大学院在学中にうつ病を患った一人の人間。そんな凡人が書く日記。

07.別人になったような気分

大学院に入学してから、自分は別人になったと思う。というのも昨日、昔のクロッキー帳をなんとなく開いてみたのだ。

そこに走らされていたペン跡はなんと生き生きしていることか。下手くそなスケッチだらけだったけど、それは驚く程瑞々しくみえた。建築のけの字も分からない青二才が書きなぐった、一生懸命な足跡。いまの自分と照らし合わせると、情けなくて、涙が溢れた。

いまのスケッチブックを開いても、そこには文字の羅列ばかり。
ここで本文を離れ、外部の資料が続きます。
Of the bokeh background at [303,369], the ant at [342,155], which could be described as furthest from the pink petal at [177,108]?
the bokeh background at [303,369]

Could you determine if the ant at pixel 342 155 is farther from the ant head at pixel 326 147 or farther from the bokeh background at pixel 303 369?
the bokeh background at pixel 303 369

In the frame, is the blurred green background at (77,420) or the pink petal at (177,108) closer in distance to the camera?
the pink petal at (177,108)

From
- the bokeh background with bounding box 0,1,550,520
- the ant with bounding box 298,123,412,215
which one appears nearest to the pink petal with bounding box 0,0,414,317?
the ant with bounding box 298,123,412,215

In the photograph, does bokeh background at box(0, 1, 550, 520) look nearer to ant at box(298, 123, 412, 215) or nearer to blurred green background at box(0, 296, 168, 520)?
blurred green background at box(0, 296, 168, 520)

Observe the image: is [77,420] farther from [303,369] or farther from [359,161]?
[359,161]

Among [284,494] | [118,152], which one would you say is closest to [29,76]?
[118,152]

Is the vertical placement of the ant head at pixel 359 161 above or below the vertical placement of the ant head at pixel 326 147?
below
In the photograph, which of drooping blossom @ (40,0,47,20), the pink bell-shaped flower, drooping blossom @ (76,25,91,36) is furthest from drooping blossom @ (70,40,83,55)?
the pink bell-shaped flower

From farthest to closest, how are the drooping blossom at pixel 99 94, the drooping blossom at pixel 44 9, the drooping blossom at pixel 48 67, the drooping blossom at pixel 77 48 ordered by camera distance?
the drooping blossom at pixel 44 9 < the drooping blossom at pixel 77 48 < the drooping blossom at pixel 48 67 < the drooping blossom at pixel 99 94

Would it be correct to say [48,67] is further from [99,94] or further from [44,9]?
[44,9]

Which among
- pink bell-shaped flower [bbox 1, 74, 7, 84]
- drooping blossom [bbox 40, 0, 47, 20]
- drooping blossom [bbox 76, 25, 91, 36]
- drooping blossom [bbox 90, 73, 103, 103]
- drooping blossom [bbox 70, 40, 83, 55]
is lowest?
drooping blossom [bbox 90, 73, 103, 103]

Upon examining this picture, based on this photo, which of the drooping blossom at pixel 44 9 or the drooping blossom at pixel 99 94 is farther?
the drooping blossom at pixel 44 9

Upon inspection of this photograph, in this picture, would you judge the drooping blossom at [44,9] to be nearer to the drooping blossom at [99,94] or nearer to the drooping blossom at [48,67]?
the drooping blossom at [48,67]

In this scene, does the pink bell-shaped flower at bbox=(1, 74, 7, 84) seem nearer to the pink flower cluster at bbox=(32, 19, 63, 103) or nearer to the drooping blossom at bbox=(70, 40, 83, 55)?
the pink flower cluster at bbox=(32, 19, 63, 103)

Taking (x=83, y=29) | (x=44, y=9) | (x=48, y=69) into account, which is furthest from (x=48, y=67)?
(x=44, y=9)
先生の発言を一言一句取りこぼさないよう、汚い文字の断片ばかりが残してある。自分の意志がどこにも見当たらない。見直しても、楽しくない。ワクワクしない。かつての自分は何でこんなに頑張れていたのだろう。何を目指していたのだろう。どんなことに希望を抱いていたのだろう。

もう一度、あの時の気持ちを思い出しながら、白紙のスケッチブックに立ち向かってみた。何も書けなかった。ペンが走らない。余計な邪念ばかりが邪魔をして、結局、文字で埋め尽くしてしまう。何をしているのだ。建築はもっと楽しいはずだ。ワクワクを絵にするだけの作業、それも、自分だけしか見ないものなのに、手が動かない。

今日もまた、何も進めることができなかった。「いやいやそんなことない、うまくいかなかったことだって進歩だよ」と、もう一人の自分が囁いてくるけど、そんな考え方が自然にできるんだったら、最初からこんな調子に陥っていない。ちゃんと進めるだろうか。不安ばかり。

自分が、自分でなくなってしまったような感覚。これが病気の症状なのか?そうだとしても、足かせひきづりながらでも、何かをつくらないと。そうしないと、いつまで経っても状況は変わらない。卒業したい。